### INSTRUCTIONS FOR THE TASK
Rewrite the lines below with "teal sweater sleeve" changed to "blue-green sweater sleeve" everywhere and everything else kept the same. Omit the pictures from your version.

### RECORDS SHOWN
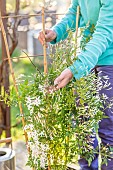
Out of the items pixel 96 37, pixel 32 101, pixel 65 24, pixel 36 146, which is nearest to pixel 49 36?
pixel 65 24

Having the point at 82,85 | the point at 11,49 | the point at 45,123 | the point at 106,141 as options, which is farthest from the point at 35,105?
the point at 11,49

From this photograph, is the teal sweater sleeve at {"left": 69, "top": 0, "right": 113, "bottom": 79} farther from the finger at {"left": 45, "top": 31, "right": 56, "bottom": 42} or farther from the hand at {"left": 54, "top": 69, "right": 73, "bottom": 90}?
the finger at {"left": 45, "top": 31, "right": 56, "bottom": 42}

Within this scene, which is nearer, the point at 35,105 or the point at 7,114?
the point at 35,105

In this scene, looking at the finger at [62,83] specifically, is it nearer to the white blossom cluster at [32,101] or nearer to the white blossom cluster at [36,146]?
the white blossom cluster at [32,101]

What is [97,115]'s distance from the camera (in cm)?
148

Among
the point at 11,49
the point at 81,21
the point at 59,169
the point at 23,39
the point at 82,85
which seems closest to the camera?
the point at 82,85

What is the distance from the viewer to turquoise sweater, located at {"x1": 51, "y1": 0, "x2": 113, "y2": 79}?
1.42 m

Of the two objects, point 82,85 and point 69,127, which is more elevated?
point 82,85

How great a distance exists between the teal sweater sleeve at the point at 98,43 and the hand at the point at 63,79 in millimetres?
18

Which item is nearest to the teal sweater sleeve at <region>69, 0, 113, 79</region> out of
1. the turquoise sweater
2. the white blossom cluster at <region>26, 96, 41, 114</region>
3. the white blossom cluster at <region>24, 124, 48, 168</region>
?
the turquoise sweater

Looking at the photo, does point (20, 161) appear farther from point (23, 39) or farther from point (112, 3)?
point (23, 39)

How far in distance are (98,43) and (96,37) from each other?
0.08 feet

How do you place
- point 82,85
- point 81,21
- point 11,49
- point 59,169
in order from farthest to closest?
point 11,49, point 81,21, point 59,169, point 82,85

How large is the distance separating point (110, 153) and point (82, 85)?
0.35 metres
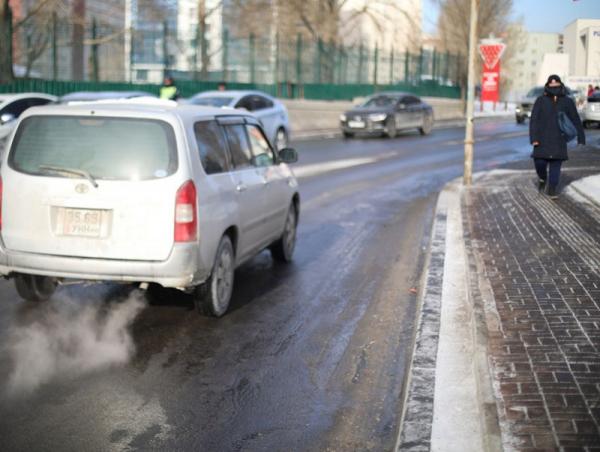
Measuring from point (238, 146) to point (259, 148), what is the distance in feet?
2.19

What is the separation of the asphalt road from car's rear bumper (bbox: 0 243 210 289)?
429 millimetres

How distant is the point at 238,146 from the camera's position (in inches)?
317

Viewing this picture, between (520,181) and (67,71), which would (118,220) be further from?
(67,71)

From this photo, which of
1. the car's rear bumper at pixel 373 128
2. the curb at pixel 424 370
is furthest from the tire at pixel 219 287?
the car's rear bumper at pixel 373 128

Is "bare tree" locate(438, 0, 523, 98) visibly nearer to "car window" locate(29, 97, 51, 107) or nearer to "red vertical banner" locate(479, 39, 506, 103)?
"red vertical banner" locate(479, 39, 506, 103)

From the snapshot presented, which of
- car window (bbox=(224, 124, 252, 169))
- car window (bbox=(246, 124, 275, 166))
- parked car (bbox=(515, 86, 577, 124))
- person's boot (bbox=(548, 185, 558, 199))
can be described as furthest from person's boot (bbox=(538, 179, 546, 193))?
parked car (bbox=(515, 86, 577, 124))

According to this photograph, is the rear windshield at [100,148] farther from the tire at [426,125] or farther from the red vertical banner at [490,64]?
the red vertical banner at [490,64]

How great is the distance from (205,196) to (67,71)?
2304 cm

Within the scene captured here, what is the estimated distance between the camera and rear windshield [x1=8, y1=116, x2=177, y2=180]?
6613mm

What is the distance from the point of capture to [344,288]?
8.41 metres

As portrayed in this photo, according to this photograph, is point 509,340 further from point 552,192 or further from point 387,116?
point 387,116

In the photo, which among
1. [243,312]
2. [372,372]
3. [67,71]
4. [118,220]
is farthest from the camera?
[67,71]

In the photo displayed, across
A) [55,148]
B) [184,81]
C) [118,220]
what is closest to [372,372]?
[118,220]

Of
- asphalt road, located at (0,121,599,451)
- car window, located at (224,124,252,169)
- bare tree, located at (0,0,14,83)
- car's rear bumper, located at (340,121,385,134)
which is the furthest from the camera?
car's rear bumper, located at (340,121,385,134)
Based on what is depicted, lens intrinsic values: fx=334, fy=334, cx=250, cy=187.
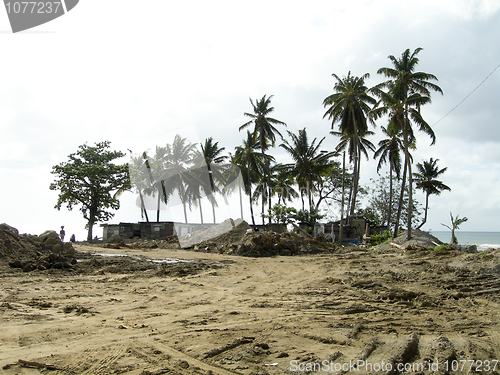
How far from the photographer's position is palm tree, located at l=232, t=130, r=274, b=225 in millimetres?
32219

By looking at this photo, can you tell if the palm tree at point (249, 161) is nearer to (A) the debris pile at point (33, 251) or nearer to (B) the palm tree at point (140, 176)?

### EXERCISE RESULT
Out of the items pixel 96 37, pixel 32 101, pixel 65 24, pixel 36 146, which is nearest to pixel 49 36?
pixel 65 24

Having the point at 82,85 | the point at 11,49 | the point at 45,123 | the point at 106,141 as options, which is farthest from the point at 35,105?
the point at 11,49

From this photograph, is the blue-green sweater sleeve at {"left": 69, "top": 0, "right": 113, "bottom": 79} farther from the finger at {"left": 45, "top": 31, "right": 56, "bottom": 42} or farther from the hand at {"left": 54, "top": 69, "right": 73, "bottom": 90}?
the finger at {"left": 45, "top": 31, "right": 56, "bottom": 42}

Within this scene, which is nearer, the point at 35,105 or the point at 7,114?
the point at 35,105

In this scene, looking at the finger at [62,83] specifically, is it nearer to the white blossom cluster at [32,101] or nearer to the white blossom cluster at [36,146]?
the white blossom cluster at [32,101]

What is [97,115]'s distance from the camera (in cm)?
148

Among
the point at 11,49
the point at 81,21
the point at 59,169
the point at 23,39
the point at 82,85
which seems closest to the camera?
the point at 82,85

What is the distance from the viewer to turquoise sweater, located at {"x1": 51, "y1": 0, "x2": 113, "y2": 79}?
1.42 m

Of the two objects, point 82,85 and point 69,127, which is more elevated?
point 82,85

How great a distance exists between the blue-green sweater sleeve at the point at 98,43 and the hand at the point at 63,79 in millimetres?
18

Which item is nearest to the blue-green sweater sleeve at <region>69, 0, 113, 79</region> out of
1. the turquoise sweater
2. the white blossom cluster at <region>26, 96, 41, 114</region>
3. the white blossom cluster at <region>24, 124, 48, 168</region>
?
the turquoise sweater

Looking at the photo, does point (20, 161) appear farther from point (23, 39) or farther from point (112, 3)?
point (23, 39)

How far in distance are (98,43) and (96,37) from each other?
0.08 feet

How do you place
- point 82,85
- point 81,21
- point 11,49
- point 59,169
in order from farthest to closest?
point 11,49, point 81,21, point 59,169, point 82,85

How large is the distance separating point (110, 153) and point (82, 85)?
0.35 metres
Measuring from point (238, 146) to point (259, 148), what is the distance in feet?
2.19

What is the separation of the asphalt road from car's rear bumper (bbox: 0 243 210 289)?
429 millimetres

How distant is the point at 238,146 from the camera's position (in inches)?
317

Viewing this picture, between (520,181) and (67,71), which would (118,220) be further from?
(67,71)

From this photo, which of
1. the car's rear bumper at pixel 373 128
2. the curb at pixel 424 370
is furthest from the tire at pixel 219 287?
the car's rear bumper at pixel 373 128

Is "bare tree" locate(438, 0, 523, 98) visibly nearer to "car window" locate(29, 97, 51, 107) or nearer to "red vertical banner" locate(479, 39, 506, 103)?
"red vertical banner" locate(479, 39, 506, 103)

From the snapshot presented, which of
- car window (bbox=(224, 124, 252, 169))
- car window (bbox=(246, 124, 275, 166))
- parked car (bbox=(515, 86, 577, 124))
- person's boot (bbox=(548, 185, 558, 199))
can be described as furthest from person's boot (bbox=(538, 179, 546, 193))?
parked car (bbox=(515, 86, 577, 124))

According to this photograph, is the rear windshield at [100,148] farther from the tire at [426,125] or farther from the red vertical banner at [490,64]?
the red vertical banner at [490,64]

How great is the distance from (205,196) to (67,71)?
2304 cm

Within the scene captured here, what is the estimated distance between the camera and rear windshield [x1=8, y1=116, x2=177, y2=180]?
6613mm

What is the distance from the point of capture to [344,288]?
8.41 metres

As portrayed in this photo, according to this photograph, is point 509,340 further from point 552,192 or further from point 387,116?
point 387,116

In the photo, which among
1. [243,312]
2. [372,372]
3. [67,71]
4. [118,220]
is farthest from the camera?
[67,71]

In the photo displayed, across
A) [55,148]
B) [184,81]
C) [118,220]
what is closest to [372,372]?
[118,220]

Of
- asphalt road, located at (0,121,599,451)
- car window, located at (224,124,252,169)
- bare tree, located at (0,0,14,83)
- car's rear bumper, located at (340,121,385,134)
which is the furthest from the camera?
car's rear bumper, located at (340,121,385,134)
Based on what is depicted, lens intrinsic values: fx=334, fy=334, cx=250, cy=187.
How far from the photographer's position is palm tree, located at l=232, t=130, r=274, b=225 in millimetres?
32219

By looking at this photo, can you tell if the palm tree at point (249, 161) is nearer to (A) the debris pile at point (33, 251) or nearer to (B) the palm tree at point (140, 176)?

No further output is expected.